About this exercise: Can you give all the records again without altering a single character?

The input:

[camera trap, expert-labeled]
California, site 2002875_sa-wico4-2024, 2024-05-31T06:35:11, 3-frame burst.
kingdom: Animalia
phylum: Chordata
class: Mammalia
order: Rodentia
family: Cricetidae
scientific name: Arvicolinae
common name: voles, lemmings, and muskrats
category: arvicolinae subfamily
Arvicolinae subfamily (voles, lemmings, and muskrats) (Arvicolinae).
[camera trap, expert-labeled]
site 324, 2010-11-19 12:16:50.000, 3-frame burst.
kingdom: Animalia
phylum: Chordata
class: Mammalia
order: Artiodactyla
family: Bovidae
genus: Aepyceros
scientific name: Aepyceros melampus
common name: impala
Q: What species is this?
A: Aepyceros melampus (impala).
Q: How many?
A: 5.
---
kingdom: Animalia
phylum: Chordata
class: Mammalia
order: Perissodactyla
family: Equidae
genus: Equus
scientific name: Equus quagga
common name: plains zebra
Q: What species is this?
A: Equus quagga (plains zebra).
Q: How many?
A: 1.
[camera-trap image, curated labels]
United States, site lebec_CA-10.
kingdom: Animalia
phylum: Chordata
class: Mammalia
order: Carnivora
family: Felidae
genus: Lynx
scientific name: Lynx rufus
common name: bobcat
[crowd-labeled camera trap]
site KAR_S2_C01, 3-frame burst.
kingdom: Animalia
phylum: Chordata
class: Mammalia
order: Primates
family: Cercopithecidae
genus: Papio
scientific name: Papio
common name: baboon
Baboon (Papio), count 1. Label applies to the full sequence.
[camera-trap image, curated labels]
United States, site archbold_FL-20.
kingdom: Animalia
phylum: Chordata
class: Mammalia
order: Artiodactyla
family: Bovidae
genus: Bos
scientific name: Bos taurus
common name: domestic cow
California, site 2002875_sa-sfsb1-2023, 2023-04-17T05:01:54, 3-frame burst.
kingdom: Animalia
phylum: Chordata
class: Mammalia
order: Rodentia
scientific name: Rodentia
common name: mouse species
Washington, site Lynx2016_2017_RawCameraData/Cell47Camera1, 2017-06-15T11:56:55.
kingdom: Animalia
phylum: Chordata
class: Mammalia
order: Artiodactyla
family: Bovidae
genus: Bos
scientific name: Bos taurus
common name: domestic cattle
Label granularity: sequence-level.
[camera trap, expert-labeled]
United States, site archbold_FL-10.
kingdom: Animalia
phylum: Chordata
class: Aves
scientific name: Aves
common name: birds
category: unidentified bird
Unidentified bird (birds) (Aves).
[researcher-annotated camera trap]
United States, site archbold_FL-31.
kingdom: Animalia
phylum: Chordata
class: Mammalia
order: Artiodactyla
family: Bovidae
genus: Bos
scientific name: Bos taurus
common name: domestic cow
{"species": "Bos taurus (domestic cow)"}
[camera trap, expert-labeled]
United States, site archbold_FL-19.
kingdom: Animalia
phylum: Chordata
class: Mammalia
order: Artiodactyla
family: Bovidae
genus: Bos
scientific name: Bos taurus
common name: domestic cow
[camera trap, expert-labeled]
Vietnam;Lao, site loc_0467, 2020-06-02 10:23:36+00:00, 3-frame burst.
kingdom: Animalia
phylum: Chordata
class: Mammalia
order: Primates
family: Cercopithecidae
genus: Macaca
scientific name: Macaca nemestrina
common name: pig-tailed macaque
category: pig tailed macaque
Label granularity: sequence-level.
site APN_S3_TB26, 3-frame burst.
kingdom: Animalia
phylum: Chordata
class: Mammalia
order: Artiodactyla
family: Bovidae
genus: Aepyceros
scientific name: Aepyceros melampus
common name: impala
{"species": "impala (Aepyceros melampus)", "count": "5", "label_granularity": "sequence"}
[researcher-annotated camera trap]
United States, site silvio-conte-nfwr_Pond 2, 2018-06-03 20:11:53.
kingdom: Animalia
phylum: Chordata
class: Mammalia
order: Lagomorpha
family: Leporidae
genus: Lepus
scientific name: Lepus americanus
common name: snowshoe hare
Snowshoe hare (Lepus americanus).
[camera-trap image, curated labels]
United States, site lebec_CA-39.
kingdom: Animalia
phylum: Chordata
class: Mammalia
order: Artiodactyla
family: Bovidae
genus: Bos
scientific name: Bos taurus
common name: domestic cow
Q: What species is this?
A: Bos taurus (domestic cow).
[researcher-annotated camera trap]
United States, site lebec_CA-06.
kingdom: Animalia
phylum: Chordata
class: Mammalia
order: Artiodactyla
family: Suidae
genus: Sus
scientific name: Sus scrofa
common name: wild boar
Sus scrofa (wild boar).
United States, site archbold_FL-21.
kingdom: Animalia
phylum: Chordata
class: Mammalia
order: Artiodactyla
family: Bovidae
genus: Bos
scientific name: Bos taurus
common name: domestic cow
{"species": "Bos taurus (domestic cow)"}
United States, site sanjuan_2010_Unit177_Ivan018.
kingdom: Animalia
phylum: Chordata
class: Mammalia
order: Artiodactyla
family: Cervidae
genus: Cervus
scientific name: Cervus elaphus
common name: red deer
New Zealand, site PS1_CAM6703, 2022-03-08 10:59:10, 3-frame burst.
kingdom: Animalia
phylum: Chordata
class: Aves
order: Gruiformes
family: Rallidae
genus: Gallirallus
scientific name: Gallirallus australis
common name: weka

Answer for this exercise:
[camera trap, expert-labeled]
California, site 2002875_sa-wico4-2024, 2024-05-31T06:35:11, 3-frame burst.
kingdom: Animalia
phylum: Chordata
class: Mammalia
order: Rodentia
family: Cricetidae
scientific name: Arvicolinae
common name: voles, lemmings, and muskrats
category: arvicolinae subfamily
Arvicolinae subfamily (voles, lemmings, and muskrats) (Arvicolinae).
[camera trap, expert-labeled]
site 324, 2010-11-19 12:16:50.000, 3-frame burst.
kingdom: Animalia
phylum: Chordata
class: Mammalia
order: Artiodactyla
family: Bovidae
genus: Aepyceros
scientific name: Aepyceros melampus
common name: impala
Q: What species is this?
A: Aepyceros melampus (impala).
Q: How many?
A: 5.
---
kingdom: Animalia
phylum: Chordata
class: Mammalia
order: Perissodactyla
family: Equidae
genus: Equus
scientific name: Equus quagga
common name: plains zebra
Q: What species is this?
A: Equus quagga (plains zebra).
Q: How many?
A: 1.
[camera-trap image, curated labels]
United States, site lebec_CA-10.
kingdom: Animalia
phylum: Chordata
class: Mammalia
order: Carnivora
family: Felidae
genus: Lynx
scientific name: Lynx rufus
common name: bobcat
[crowd-labeled camera trap]
site KAR_S2_C01, 3-frame burst.
kingdom: Animalia
phylum: Chordata
class: Mammalia
order: Primates
family: Cercopithecidae
genus: Papio
scientific name: Papio
common name: baboon
Baboon (Papio), count 1. Label applies to the full sequence.
[camera-trap image, curated labels]
United States, site archbold_FL-20.
kingdom: Animalia
phylum: Chordata
class: Mammalia
order: Artiodactyla
family: Bovidae
genus: Bos
scientific name: Bos taurus
common name: domestic cow
California, site 2002875_sa-sfsb1-2023, 2023-04-17T05:01:54, 3-frame burst.
kingdom: Animalia
phylum: Chordata
class: Mammalia
order: Rodentia
scientific name: Rodentia
common name: mouse species
Washington, site Lynx2016_2017_RawCameraData/Cell47Camera1, 2017-06-15T11:56:55.
kingdom: Animalia
phylum: Chordata
class: Mammalia
order: Artiodactyla
family: Bovidae
genus: Bos
scientific name: Bos taurus
common name: domestic cattle
Label granularity: sequence-level.
[camera trap, expert-labeled]
United States, site archbold_FL-10.
kingdom: Animalia
phylum: Chordata
class: Aves
scientific name: Aves
common name: birds
category: unidentified bird
Unidentified bird (birds) (Aves).
[researcher-annotated camera trap]
United States, site archbold_FL-31.
kingdom: Animalia
phylum: Chordata
class: Mammalia
order: Artiodactyla
family: Bovidae
genus: Bos
scientific name: Bos taurus
common name: domestic cow
{"species": "Bos taurus (domestic cow)"}
[camera trap, expert-labeled]
United States, site archbold_FL-19.
kingdom: Animalia
phylum: Chordata
class: Mammalia
order: Artiodactyla
family: Bovidae
genus: Bos
scientific name: Bos taurus
common name: domestic cow
[camera trap, expert-labeled]
Vietnam;Lao, site loc_0467, 2020-06-02 10:23:36+00:00, 3-frame burst.
kingdom: Animalia
phylum: Chordata
class: Mammalia
order: Primates
family: Cercopithecidae
genus: Macaca
scientific name: Macaca nemestrina
common name: pig-tailed macaque
category: pig tailed macaque
Label granularity: sequence-level.
site APN_S3_TB26, 3-frame burst.
kingdom: Animalia
phylum: Chordata
class: Mammalia
order: Artiodactyla
family: Bovidae
genus: Aepyceros
scientific name: Aepyceros melampus
common name: impala
{"species": "impala (Aepyceros melampus)", "count": "5", "label_granularity": "sequence"}
[researcher-annotated camera trap]
United States, site silvio-conte-nfwr_Pond 2, 2018-06-03 20:11:53.
kingdom: Animalia
phylum: Chordata
class: Mammalia
order: Lagomorpha
family: Leporidae
genus: Lepus
scientific name: Lepus americanus
common name: snowshoe hare
Snowshoe hare (Lepus americanus).
[camera-trap image, curated labels]
United States, site lebec_CA-39.
kingdom: Animalia
phylum: Chordata
class: Mammalia
order: Artiodactyla
family: Bovidae
genus: Bos
scientific name: Bos taurus
common name: domestic cow
Q: What species is this?
A: Bos taurus (domestic cow).
[researcher-annotated camera trap]
United States, site lebec_CA-06.
kingdom: Animalia
phylum: Chordata
class: Mammalia
order: Artiodactyla
family: Suidae
genus: Sus
scientific name: Sus scrofa
common name: wild boar
Sus scrofa (wild boar).
United States, site archbold_FL-21.
kingdom: Animalia
phylum: Chordata
class: Mammalia
order: Artiodactyla
family: Bovidae
genus: Bos
scientific name: Bos taurus
common name: domestic cow
{"species": "Bos taurus (domestic cow)"}
United States, site sanjuan_2010_Unit177_Ivan018.
kingdom: Animalia
phylum: Chordata
class: Mammalia
order: Artiodactyla
family: Cervidae
genus: Cervus
scientific name: Cervus elaphus
common name: red deer
New Zealand, site PS1_CAM6703, 2022-03-08 10:59:10, 3-frame burst.
kingdom: Animalia
phylum: Chordata
class: Aves
order: Gruiformes
family: Rallidae
genus: Gallirallus
scientific name: Gallirallus australis
common name: weka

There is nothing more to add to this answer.